Both Pence and Mason said they are grateful that their school boards, in fact, do provide their centers with additional funding beyond the state’s allocation. And a federal grant-funded program has been helping school districts train teachers and other personnel in recognizing mental health issues in youth, which Goins said “couldn’t have been more timely.”
Terry Brooks, executive director of Kentucky Youth Advocates, believes one way schools can support these kids is by helping them to understand addiction. “One of the things that is sometimes undervalued is if we believe that addiction is a disease and not a crime or a sin, but a disease, kids need to understand that. Because if we have hopes of (family) reunification, they have to understand what that mom and dad went through,” he said. “I know that’s a hard challenge to put in front of schools, but that’s No. 1.”
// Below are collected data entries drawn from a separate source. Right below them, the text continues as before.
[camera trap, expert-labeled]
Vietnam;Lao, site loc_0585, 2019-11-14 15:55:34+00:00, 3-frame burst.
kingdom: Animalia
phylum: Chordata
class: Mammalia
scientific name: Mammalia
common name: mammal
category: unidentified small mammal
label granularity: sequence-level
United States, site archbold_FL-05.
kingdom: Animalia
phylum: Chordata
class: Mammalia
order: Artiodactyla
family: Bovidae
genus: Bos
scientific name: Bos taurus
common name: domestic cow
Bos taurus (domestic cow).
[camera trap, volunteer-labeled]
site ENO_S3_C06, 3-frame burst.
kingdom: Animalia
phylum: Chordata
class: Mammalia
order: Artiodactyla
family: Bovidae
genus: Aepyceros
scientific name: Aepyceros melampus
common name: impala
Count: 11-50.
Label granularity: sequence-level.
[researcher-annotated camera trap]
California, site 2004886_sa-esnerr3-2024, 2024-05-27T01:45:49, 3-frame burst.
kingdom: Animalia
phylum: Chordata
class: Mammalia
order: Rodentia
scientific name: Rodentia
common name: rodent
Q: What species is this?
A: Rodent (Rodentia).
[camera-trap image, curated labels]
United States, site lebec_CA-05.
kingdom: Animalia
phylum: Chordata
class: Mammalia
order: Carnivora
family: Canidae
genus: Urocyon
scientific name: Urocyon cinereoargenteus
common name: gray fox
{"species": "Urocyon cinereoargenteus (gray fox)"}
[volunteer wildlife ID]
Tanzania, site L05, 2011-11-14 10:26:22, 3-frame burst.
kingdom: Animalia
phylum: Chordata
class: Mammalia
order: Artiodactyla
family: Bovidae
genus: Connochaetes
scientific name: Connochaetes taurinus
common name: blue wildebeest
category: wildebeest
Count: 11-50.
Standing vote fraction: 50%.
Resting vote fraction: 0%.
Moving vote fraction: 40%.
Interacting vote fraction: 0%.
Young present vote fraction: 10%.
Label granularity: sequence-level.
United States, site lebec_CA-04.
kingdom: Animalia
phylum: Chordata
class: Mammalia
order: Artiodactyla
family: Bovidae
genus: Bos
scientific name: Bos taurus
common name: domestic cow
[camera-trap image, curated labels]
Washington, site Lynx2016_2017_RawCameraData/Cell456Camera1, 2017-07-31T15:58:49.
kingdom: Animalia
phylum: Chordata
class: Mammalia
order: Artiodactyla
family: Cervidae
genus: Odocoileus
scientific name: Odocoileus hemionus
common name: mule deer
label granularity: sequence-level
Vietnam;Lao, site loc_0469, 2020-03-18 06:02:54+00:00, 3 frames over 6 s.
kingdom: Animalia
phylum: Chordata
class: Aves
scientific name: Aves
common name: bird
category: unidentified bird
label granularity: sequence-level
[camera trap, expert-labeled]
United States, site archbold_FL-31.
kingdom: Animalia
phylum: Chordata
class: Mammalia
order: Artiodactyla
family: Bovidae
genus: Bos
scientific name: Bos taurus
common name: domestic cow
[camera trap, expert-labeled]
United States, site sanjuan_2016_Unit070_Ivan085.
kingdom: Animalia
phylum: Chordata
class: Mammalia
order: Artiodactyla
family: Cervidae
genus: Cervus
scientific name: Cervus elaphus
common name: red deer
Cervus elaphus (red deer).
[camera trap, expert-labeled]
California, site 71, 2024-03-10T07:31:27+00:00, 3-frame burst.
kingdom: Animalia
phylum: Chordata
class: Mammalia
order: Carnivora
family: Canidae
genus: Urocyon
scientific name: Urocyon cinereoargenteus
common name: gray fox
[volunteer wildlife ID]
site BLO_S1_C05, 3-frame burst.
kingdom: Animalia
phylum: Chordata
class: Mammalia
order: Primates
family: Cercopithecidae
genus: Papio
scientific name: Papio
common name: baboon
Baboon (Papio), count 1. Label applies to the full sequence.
Brooks also looks at the big picture, noting that “The opioid epidemic fits a broader pattern of adverse experiences that more and more Kentucky kids are victims around,” including poverty, violence and incarcerated parents. School board members need to keep this in mind, he said.
“It’s so important that a school board member understand that you can’t separate an addiction issue from safety and from poverty and from myriad other social issues,” Brooks added.
Mason said she doesn’t know what kind of long-lasting effect the opioid crisis will have on children in these families, “and that’s what scares me.” Goins echoed that.
“I think that we don’t know the effects this problem is really going to have on this generation, and that’s the scary thing,” she said. “We have so many parents, so many grandparents that are not going to be around when these kids are going to need parents later on. And that’s the biggest thing for us: thinking 20 years down the road, what is this going to look like for these kids?”
Board view: The importance of listening and learning
Campbell County school board Chairwoman Janis Winbigler said she and members of her board became aware of the need for helping students affected by family drug abuse when school counselors and other personnel spoke up about it. It illustrates the process that board members use when tackling issues like this, she said.
“Ask a lot of questions of your school personnel; get to know your student body, get to know the needs that are not being met so the board can take steps to put positions in place to meet those needs,” said Winbigler, who works in the neighboring Bellevue Independent district as director of support services.